April showers may have brought May flowers, but they didn’t bring decent certificate of deposit rates last month.
CD rates for May were down for the 19th month in a row, offering bank investors scant hope that the situation will improve anytime soon.
The primary problem is that interest rates remain low — and will stay there as long as the economy struggles to climb out of recession. The Federal Reserve seems grimly determined to keep rates as low as possible, for as long as possible. That’s because the Fed wants to spur lending and credit, to give individuals and businesses the liquidity they need to spend money and fuel economic momentum.
The jury is still out on the success of that mission. But the Fed isn’t expected to raise rates anytime soon, and in a low rate environment, bank CD investors can expect more of the same this summer. After that, some smart people believe rates will rise — people like PIMCO CEO Bill Gross, who recently predicted that interest rates would rise for “an extended climb.”

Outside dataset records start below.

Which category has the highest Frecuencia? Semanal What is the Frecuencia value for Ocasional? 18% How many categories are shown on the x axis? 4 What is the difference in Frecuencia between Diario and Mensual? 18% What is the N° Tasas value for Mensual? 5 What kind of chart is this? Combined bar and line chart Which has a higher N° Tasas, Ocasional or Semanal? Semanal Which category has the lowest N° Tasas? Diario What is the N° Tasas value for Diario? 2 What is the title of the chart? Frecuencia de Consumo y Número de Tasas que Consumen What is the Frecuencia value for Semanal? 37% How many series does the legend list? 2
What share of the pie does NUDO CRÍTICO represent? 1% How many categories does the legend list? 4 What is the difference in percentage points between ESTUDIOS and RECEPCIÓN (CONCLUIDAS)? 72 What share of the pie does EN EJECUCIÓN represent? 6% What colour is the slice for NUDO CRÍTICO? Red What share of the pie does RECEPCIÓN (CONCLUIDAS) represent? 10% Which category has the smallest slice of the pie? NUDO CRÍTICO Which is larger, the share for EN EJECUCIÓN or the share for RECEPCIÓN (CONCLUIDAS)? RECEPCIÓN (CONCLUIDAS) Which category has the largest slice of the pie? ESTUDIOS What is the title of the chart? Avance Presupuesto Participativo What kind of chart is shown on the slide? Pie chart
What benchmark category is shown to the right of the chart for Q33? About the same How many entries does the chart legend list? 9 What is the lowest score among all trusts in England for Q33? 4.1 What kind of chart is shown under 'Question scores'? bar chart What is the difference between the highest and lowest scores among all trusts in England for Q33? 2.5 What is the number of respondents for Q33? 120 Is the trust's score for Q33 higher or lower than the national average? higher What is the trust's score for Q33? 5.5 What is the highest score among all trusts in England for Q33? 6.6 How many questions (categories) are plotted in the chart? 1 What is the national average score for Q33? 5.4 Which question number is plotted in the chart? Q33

That may come to pass (it’s already starting overseas, as the London Interbank Offered Rate, or LIBOR, was up to a 10-month high last week), but if higher rates are to arrive in the U.S., they’ll face some serious economic obstacles.
The first such hurdle is the European debt picture. With Greece’s economy on the brink, and other Euro countries like Spain and Portugal not far behind, investors are leaving Europe in droves. That’s good for the U.S. financial markets — much of the European money is landing here in the states — but bad for CD investors. Why’s that? Because most of the overseas money is pouring into U.S. fixed income markets, thus driving Treasury prices higher, and interest rates lower, as high demand pushes bank rates downward.